Antépénultième réalisation de Luis Buñuel, Le Charme discret de la bourgeoisie représente tout ce qui a fait le succès de son réalisateur. Contant l'organisation d'un dîner par trois notables véreux, le film impose toutes les lubies de son metteur en scène : impressionnisme, satire et humour. Dans son obsession naturelle de dénoncer la classe dominante il s'attaque, une fois de plus, à la bourgeoisie et ses travers, sous la forme, cette fois ci, de la mordante satyre décomplexée. N'hésitant pas à caricaturer l'ensemble de ses protagonistes, le cinéaste expose des êtres cupides, égoïstes, prétentieux, obsédés par le que va t-on dire ou le prix de ce qu'ils consomment. Le surligné est si grossier qu'on comprend bien l'intention du réalisateur : réaliser un portrait acerbe d'une classe qu'il semble exécrer, face à laquelle le cinéma semble être la seule arme de dénonciation. "Le cinéma est la meilleure arme pour exprimer le monde des songes, des émotions, de l'instinct" explique le cinéaste. Le parallèle ne saute pas aux yeux, il constitue pourtant le fondement même de ses œuvres : onirisme et portrait se mélange, comédie et mise en abyme aussi. Chez Buñuel, rien n'est à sa place. La logique ? Il s'en fiche. Ce qui l'intéresse c'est de surprendre le spectateur, de lui procurer des émotions, de le dérouter. Lorsqu'il met en scène ses personnages autour d'un dîner puis abaisse le rideau d'une salle de théâtre on comprend ce qu'il veut dire : tout n'est que représentation, manières, duperies. Chacun, dans la posture sociale qui est la sienne, semble jouer un jeu, feint le naturel, comme emprisonné par les conventions. Buñuel nous surprend parfois sur certaines scènes, mais surprise : ce n'était qu'un rêve.
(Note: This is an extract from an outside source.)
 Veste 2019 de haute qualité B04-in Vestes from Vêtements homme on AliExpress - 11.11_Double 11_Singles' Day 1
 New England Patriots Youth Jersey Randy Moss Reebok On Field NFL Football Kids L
Le fameux dîner, basique postulat, donne l'impression de succéder à d'autres, telle une orgie de repas à la dimension fastueuse. Il n'en n'est rien : le repas n'a jamais lieu. C'est toute l'intelligence du film, on pense, on croit savoir, alors qu'on se fait prendre à chaque fois. Le procédé revient systématiquement, perdre le spectateur au sein d'une absence de linéarité et de logique chronologique semble pleinement amuser le cinéaste. On peut le nier, mais malgré l'abstraite sensation de se faire duper, on s'amuse aussi. Les bonnes scènes pullulent : Rafael (excellent Fernando Rey) s'agace de son interlocuteur, il se retourne, sort son pistolet et tire. Consternation ! Mais non, ce n'est que le songe de son ami. L'utilisation onirique révèle les personnalités ainsi que les pensées qui les animent : si François imagine Rafael en tueur implacable, c'est qu'il s'en est fait une image inconsciente. Une autre scène appuie le même schéma : Rafael, qui trempe dans les magouilles, voit une bande de mafieux débarquer au dîner et se cache sous la table. Tous ses amis se font mitrailler (jouissif) sauf lui, bien planqué. Il sort pourtant sa main de sous la table pour manger un bout de jambon, ce qui découvre sa cachette et le fait tuer. C'était un rêve, encore, mais qui souligne deux choses : les craintes du personnage, ainsi qu'une absence de conventions qui ne se manifeste qu'en rêve. Car c'est bien connu, à l'égard de la société nos rêves dissimulent ce qui ne la constitue pas.
Le Charme discret de la bourgeoisie est ainsi fait, construit comme un rêve il se permet les folies qu'il pense impossible au sein de la classe social qu'il critique. Frisant, subtilement, la caricature, le réalisateur espagnol oppose les contradictions des personnages qu'il met en scène à celle de sa narration, déstructurée. Le résultat est singulier, jamais désagréable, parfois déroutant, définitivement original. Du pur Buñuel.